# Acadiana



## Jacob Hawkes (Jun 24, 2008)

Anybody know exactly where they'll have each venue Sat?


----------



## rboudet (Jun 29, 2004)

Open is at Chein Noir grounds in Whiteville, derby and Q will likely be at the same place and the Am will be at Frenchy's in Washington. See you there heading that way shortly. Do you need directions?


----------



## duke7581 (Jan 17, 2008)

keep us updated. thanks Go Chopper Pups


----------



## David Maddox (Jan 12, 2004)

Come on Bobby n Cody!!! Bring some of those Am points home!!!


----------



## L Magee (May 12, 2005)

Heard the open was a quad with most of the dogs doing the test (in some form) early!


----------



## Jay Dufour (Jan 19, 2003)

Anything on the Qualifying ?Callbacks or placements...?


----------



## Chuck McCall (Jun 29, 2003)

Marshall stone and Hannah won the qual. Moody second Edwards third and Brasseaux 4th


----------



## Jay Dufour (Jan 19, 2003)

Thanks Chuck....Congrats placements and Jams.Wish I was there....


----------



## bmiles (Aug 20, 2004)

Way to go Marshall !


----------



## Aaron Homburg (Sep 23, 2005)

*37 to the land blind in the Open.

All I know Regards,

Aaron*


----------



## duke7581 (Jan 17, 2008)

open callbacks
1 3 4 5 8 11 12 13 14 17 19 20 21 22 25 26 30 31 33 34 35 37 39 41 42 44 47 51 52 53 56 58 62 65 67 68 69


----------



## TMURRAY (Feb 17, 2005)

Chuck McCall said:


> Marshall stone and Hannah won the qual.


Congrats to Marshall and Hannah!!!!!


----------



## Gwen Jones (Jun 19, 2004)

A huge congrats on QAA Farmer and Charlie Moody.

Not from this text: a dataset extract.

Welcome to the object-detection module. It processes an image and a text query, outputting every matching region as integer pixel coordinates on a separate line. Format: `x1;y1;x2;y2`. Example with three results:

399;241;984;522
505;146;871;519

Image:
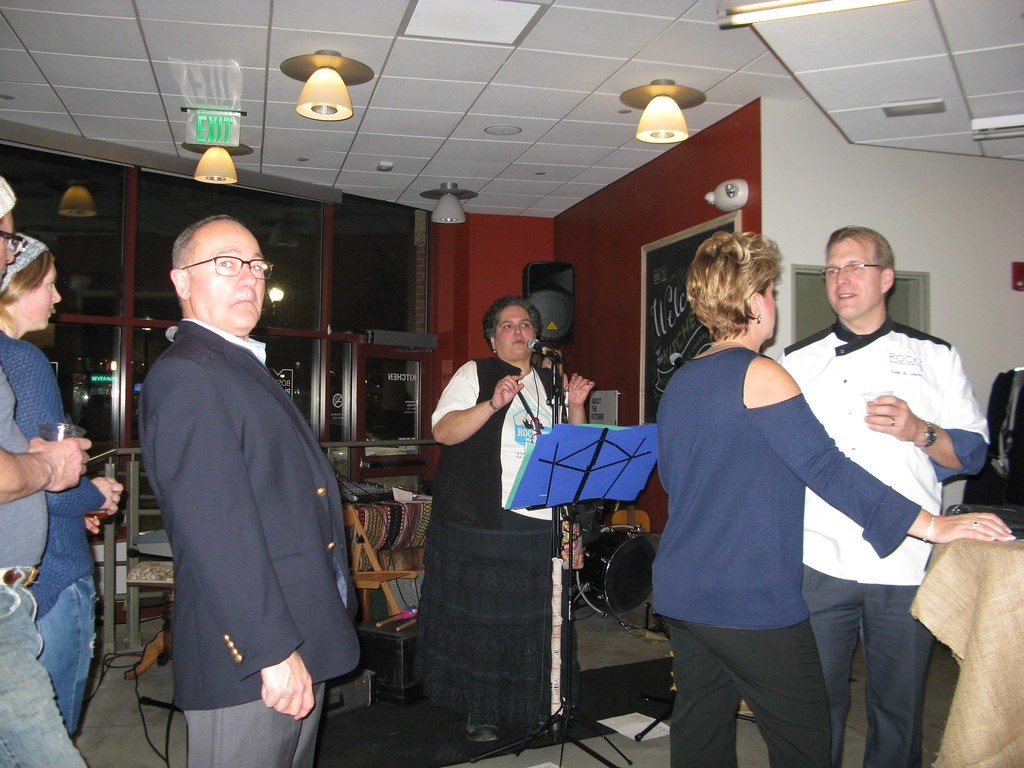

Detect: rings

Way to go Mark Medford.


----------



## Ricky Elston (Nov 25, 2004)

Congrats Marshall and sweet lil Hannah.


----------



## Jacob Hawkes (Jun 24, 2008)

Dry pop, double blind in The Open. Mound to the left of the mat that the handlers can handle from after the dogs cross the 1st ditchlike piece of water. There's a 2nd ditchlike piece of water another 50 yards en route to both blinds. Shorter of the 2 blinds was on the left. One a lil further to the right is *tough*. It's right against an old fence row (No, there's no fence there, obviously.). Tough test for sure.

Started with #33.


----------



## Jacob Hawkes (Jun 24, 2008)

1st Series in the derby. Memory bird on the right thrown right to left (Slight angled back.). Flyer on the left thrown left to right.


----------



## Jacob Hawkes (Jun 24, 2008)

#6 Scratched in The Derby. All but #7 back to the 2nd. 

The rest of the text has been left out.